Once while he was meditating under a tree, a crow and a crane got in a fight in the tree branches above. Due to their frantic wing flapping, a few leaves from the branches broke and fell on the yogi’s head. The noise and the falling of the leaves enraged the yogi. He looked up at the birds, and due to the rage in the sannyasi’s eyes, a flash of fire erupted and burned the birds to ashes. As a result, the sannyasi was very pleased by the demonstration of his yogic powers.

The sannyasis renunciate all their worldly belongings searching for the Divine Truth. Therefore, they even have to beg for their food. To ask for food, they would go and stand at the door of a household and wait. If there is no response from the household, they will move to the next household. Since the sannyasis are holy people, the householders are also keen to give them food. Therefore, they often look forward to donating food to a sannyasi.

After demonstrating his yogic powers, the sannyasi was hungry and went to beg for food. As he went and stood in front of a household, a lady’s voice came from inside the house, “Wait there.” The sannyasi got angry as he was being asked to wait. Just as he was getting angrier, the lady spoke again, “Hold your anger! Here there is neither a crow nor a crane that you can burn to ashes”. The sannyasi was stunned. How did this lady come to know about the birds that he had burned down?

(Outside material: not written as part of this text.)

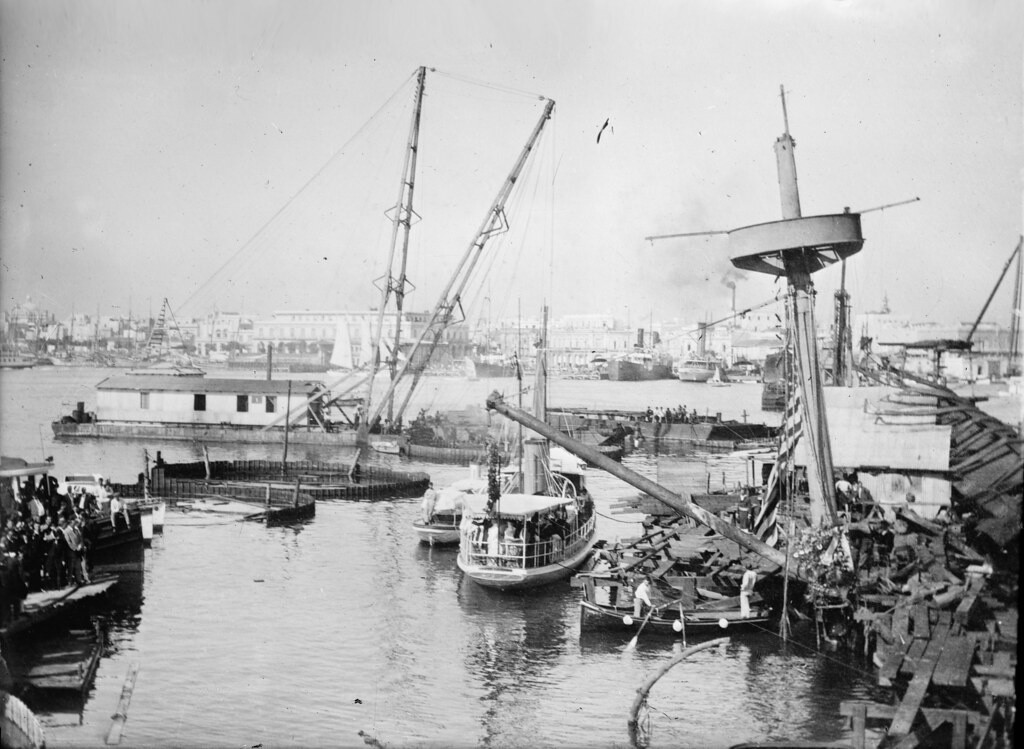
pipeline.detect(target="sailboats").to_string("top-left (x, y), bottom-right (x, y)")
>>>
top-left (125, 297), bottom-right (207, 377)
top-left (456, 305), bottom-right (598, 591)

The sannyasi had no option but to curb his pride and wait to talk to the lady. After some time, when the lady came out to give food to the sannyasi, he fell at her feet and said, “How did you know that?”. The lady replied very calmly, “My son, I am not a yogi like you, and I do not have the yogic powers as you do. I am a common everyday woman. I had to make you wait because my husband is ill and I was nursing him. By doing my duty, I have become illumined. That is why I could read your mind. But if you really want to learn something higher than this, go to the market downtown to this shop and talk to the owner there.”

The sannyasi thanked the lady and decided to go and see the person downtown. After a long walk, when he reached the address, he saw that he had reached a butcher’s shop. The owner was busy cutting meat. The sannyasi was appalled at the sight of the slaying and cutting of animals. He wondered how this butcher could know anything about spiritual powers. As he approached, the butcher looked at the sannyasi and said, “O Swami, did that lady send you here? Take a seat till I am done with my business”. The sannyasi was amazed how this seemingly cruel butcher could know that the woman sent him there. He had no choice but to wait.

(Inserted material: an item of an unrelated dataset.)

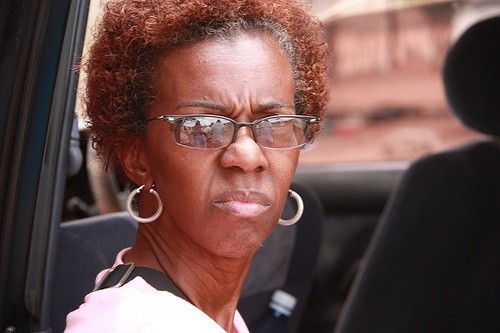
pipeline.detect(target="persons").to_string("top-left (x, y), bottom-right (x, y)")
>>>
top-left (60, 0), bottom-right (332, 333)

After a few hours, when the butcher was done with his work, he came over and invited the sannyasi to his home. After reaching home, the butcher told the sannyasi, “Please wait here till I am done serving my old parents.”

The butcher washed his old father and mother, fed them, and did all he could do to please them. Then, after he was done helping his parents, the butcher came over to talk with the sannyasi. He gave the sannyasi profound knowledge about God and soul. When the butcher was done teaching, the sannyasi asked him, “With such knowledge as yours, why are you in a butcher’s body and doing such filthy and ugly work?” “My son,” replied the butcher, “no duty is ugly, no duty is impure. My birth placed me in these circumstances and environments. I try to do my duty to support my household and keep my parents happy. I do not know any yoga. What you have heard and seen, has come to me through the unattached doing the duty that belongs to my position.”

That is what the yogis explain. Performing your duty just because that is what you are supposed to do is called being unattached.